If the video comes from a query
It is fine, the properties found on the query page are already stored and can be parsed on demand.
If the video does not come from a query (e.g. from Client.get)
PHUB will "simulate" a query. This is what the video._as_query
property does (unless overrid by a query). It creates a temporary playlist on the client account, add the video to it and creates a new Query object with the playlist page.
Appart from the fact that this method is really not optimized (it costs 4 requests just to get whether one video has been watched), it is also not working because it uses the video page token, which means it needs to fetch the video page, and therefore consider the video as already watched, so the whole playlist procedure is useless.
This bug also affects other query-based properties, even though for some of them we can find a workaround (e.g. for the preview property, there might be a way to reconstruct the source url with the video key/id and other informations).
It might be possible to use a different token (like the query token) but this would require each video to store their queries.
What to do
You decide where these query properties should be implemented.

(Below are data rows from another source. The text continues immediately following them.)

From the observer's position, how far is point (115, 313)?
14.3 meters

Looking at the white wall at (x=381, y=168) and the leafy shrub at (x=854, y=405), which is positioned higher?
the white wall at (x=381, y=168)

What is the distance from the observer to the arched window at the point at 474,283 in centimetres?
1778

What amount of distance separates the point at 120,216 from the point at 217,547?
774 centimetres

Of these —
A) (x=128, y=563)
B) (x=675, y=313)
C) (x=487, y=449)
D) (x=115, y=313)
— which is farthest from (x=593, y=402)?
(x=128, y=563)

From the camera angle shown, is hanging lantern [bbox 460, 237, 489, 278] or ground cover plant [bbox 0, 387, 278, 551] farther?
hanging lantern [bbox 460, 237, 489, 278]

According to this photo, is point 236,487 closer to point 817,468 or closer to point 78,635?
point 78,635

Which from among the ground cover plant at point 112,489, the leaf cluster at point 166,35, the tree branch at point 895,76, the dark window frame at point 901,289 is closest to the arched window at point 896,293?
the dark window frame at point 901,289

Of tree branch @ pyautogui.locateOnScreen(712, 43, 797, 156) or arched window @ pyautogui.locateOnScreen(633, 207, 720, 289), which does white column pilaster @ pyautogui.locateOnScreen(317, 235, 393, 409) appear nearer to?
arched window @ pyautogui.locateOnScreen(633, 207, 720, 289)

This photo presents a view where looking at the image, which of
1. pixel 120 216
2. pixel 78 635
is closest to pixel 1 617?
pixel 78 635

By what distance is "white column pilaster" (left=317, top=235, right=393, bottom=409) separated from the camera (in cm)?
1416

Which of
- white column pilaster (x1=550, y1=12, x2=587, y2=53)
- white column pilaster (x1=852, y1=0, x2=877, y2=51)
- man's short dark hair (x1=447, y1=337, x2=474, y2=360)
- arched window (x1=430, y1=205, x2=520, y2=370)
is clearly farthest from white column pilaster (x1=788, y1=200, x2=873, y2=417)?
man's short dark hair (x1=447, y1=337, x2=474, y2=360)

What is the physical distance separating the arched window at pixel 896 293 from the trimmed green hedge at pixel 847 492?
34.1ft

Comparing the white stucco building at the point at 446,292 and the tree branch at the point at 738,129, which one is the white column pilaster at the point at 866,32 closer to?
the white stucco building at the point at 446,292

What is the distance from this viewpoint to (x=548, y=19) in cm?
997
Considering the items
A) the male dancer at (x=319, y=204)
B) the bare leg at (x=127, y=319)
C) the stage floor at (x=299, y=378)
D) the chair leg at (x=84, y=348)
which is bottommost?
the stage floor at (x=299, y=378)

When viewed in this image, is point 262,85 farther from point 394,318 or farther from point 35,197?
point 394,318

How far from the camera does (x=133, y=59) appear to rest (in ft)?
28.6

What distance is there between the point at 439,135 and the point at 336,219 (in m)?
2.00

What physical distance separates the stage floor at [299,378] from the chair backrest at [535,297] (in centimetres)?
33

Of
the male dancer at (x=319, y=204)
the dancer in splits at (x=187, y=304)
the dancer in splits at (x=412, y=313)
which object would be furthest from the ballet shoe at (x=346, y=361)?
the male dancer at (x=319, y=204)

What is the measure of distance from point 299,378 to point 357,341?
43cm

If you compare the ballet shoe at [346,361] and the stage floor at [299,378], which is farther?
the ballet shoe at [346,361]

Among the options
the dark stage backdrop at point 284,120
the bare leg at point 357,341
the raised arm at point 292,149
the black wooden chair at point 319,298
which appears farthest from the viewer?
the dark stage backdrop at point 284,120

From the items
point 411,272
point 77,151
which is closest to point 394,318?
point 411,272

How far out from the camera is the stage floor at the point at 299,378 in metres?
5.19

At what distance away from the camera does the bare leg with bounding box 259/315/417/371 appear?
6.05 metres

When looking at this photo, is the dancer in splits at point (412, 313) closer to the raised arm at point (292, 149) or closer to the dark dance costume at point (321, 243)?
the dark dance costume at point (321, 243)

Some of them (like watched and is_free_premium) are most likely to be used while iterating a query.
For exemple, as of now you can do:
for video in query.sample(filter = lambda vid: not vid.watched and vid.is_free_premium): ...
But another possible implementation could be:
for video in query.sample(watched = False, free_premium = True, ...): ...
This second implementation might look less user friendly because it has less of an OOP style but would make sure that these properties are safe to use. It would also make possible to not wrap each video in a Video object for optimization purposes since the query data we want is directly accessed from a regex (consts.re.eval_video
).
Have fun